= Greater Baltimore Committee =

Baltimore economic development organization

Founded in 1955, the Greater Baltimore Committee is the primary economic development organization for the city of Baltimore as well as the five surrounding counties. This jurisdiction includes Anne Arundel, Baltimore, Carroll, Harford and Howard counties. It currently comprises more than 500 organizations, including large, mid-size, and small companies, nonprofits, foundations, and educational and healthcare institutions. GBC is dedicated to fostering the prosperity of the Greater Baltimore region.

== Origins ==
The Greater Baltimore Committee was founded in 1955 by a group of 83 Baltimore-based business owners. Among those founders were Frances H. Morton and James W. Rouse who saw Baltimore's struggles at the time and wanted to create a visionary organization to combat them. Its first Executive Director was David F. Woods.

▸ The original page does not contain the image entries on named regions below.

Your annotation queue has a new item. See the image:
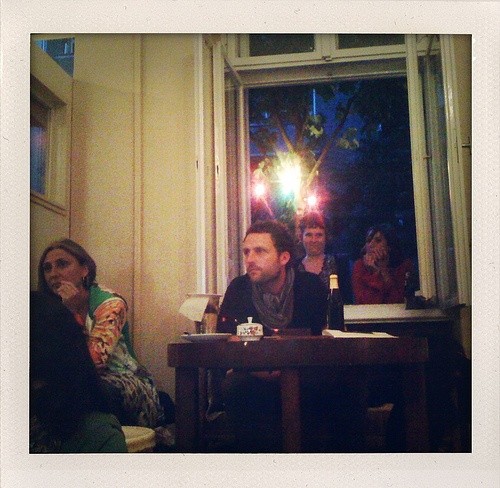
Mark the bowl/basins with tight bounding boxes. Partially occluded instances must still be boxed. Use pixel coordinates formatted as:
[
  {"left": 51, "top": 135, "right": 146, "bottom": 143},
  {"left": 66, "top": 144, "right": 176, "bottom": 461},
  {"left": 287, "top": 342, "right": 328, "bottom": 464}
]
[{"left": 236, "top": 317, "right": 264, "bottom": 341}]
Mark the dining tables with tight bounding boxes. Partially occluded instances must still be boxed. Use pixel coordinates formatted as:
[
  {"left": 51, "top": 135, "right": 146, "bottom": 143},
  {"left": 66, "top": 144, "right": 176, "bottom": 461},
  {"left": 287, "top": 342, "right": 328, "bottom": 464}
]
[{"left": 167, "top": 339, "right": 429, "bottom": 453}]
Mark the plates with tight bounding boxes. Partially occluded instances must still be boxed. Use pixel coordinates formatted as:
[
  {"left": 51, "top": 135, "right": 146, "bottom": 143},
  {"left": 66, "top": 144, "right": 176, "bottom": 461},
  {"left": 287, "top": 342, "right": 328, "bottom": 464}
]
[{"left": 182, "top": 332, "right": 232, "bottom": 346}]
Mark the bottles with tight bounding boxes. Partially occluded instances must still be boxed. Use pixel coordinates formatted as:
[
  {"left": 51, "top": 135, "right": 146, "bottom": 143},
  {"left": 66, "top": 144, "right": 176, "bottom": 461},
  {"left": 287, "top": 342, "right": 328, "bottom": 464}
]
[
  {"left": 327, "top": 274, "right": 344, "bottom": 332},
  {"left": 404, "top": 272, "right": 415, "bottom": 310}
]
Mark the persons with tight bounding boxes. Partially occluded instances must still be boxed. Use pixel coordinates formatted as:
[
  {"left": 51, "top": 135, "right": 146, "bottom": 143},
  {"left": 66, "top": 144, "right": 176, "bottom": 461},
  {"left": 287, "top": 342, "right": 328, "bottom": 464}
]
[
  {"left": 295, "top": 212, "right": 352, "bottom": 306},
  {"left": 29, "top": 291, "right": 130, "bottom": 453},
  {"left": 212, "top": 220, "right": 340, "bottom": 454},
  {"left": 38, "top": 240, "right": 165, "bottom": 427},
  {"left": 351, "top": 223, "right": 413, "bottom": 303}
]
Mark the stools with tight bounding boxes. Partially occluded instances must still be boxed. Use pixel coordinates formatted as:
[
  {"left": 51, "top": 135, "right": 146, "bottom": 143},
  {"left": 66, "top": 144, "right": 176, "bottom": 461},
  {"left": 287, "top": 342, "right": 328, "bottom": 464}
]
[{"left": 122, "top": 426, "right": 156, "bottom": 453}]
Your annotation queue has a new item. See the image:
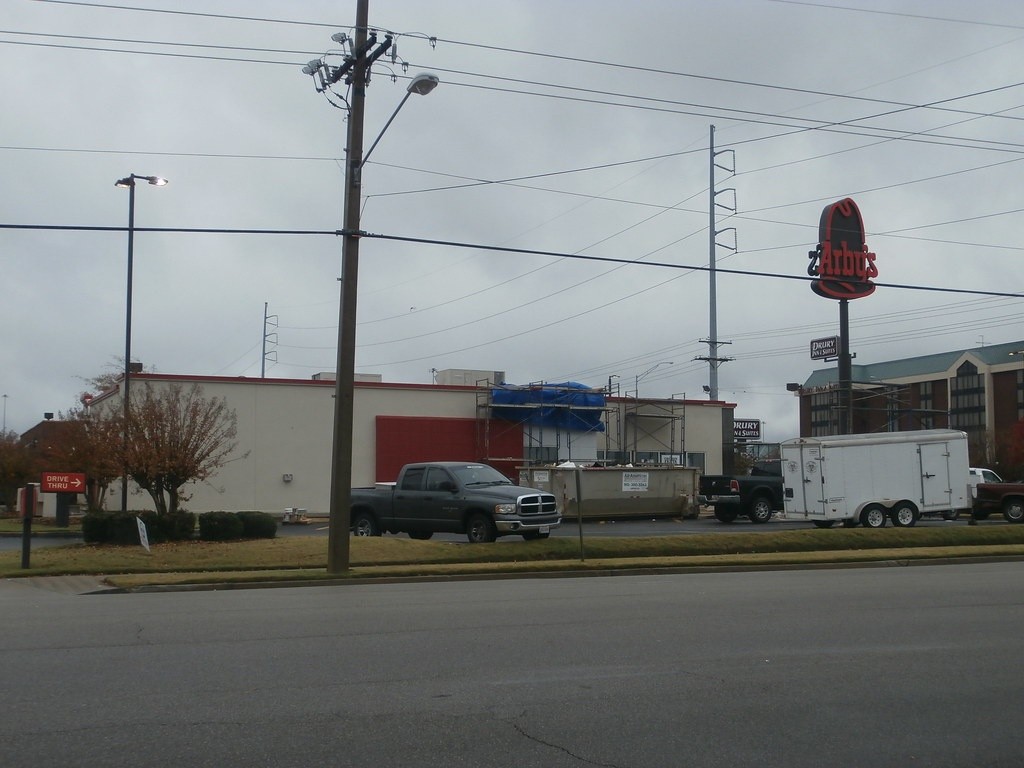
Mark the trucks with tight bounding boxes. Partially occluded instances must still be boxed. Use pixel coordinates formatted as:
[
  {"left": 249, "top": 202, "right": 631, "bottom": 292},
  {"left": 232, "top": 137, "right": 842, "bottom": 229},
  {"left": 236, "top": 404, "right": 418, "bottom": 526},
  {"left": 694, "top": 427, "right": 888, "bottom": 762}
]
[{"left": 779, "top": 428, "right": 1002, "bottom": 529}]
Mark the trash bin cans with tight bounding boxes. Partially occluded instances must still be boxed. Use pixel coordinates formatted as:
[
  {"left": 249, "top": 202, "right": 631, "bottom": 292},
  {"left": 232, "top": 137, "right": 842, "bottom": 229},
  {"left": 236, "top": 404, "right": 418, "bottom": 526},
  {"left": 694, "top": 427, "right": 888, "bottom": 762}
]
[{"left": 514, "top": 461, "right": 701, "bottom": 522}]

In 1955, the committee pushed for legislation to build the Jones Falls Expressway.

Other GBC projects completed around this time include:
- Charles Center Plan
- Friendship Airport
- Baltimore Civic Center
- Maryland Port Authority
- Mass Transit Administration

== History ==
During the 1950s and 1960s, GBC would also play a role in the redevelopment of Baltimore's iconic Inner Harbor. Later on, the organization would turn its attention to address quality of life issues like education to ensure that Baltimore was also developing a generation of future leaders. In 1978, GBC merged with Chamber of Commerce of Metropolitan Baltimore to create a single vision for the greater metropolitan region. Into the 1980s, GBC would continue to play a role in education with the development of projects like the CollegeBound Foundation. By the 2000s, it was beginning to turn its attention to developing industries like healthcare, financial services, and biotech.

In 2022, GBC merged with the Economic Alliance of Greater Baltimore and hired new leadership for the first time in more than two decades. Mark Anthony Thomas was brought in as President & CEO of the organization in December 2022 and assembled a mostly-new staff of researchers, strategists, events programmers, and communications professionals.

In May 2023, GBC announced a 12-point multi-year agenda oriented around economic opportunity, transportation & infrastructure, and collective impact. GBC also formed a tech consortium consisting of 38 leading organizations in biotech and predictive healthcare to submit a bid to become a federally designated Tech Hub. This bid was one of only 31 selected by the Biden-Harris Administration for approval, and giving Baltimore an opportunity to become a global leader in biotech.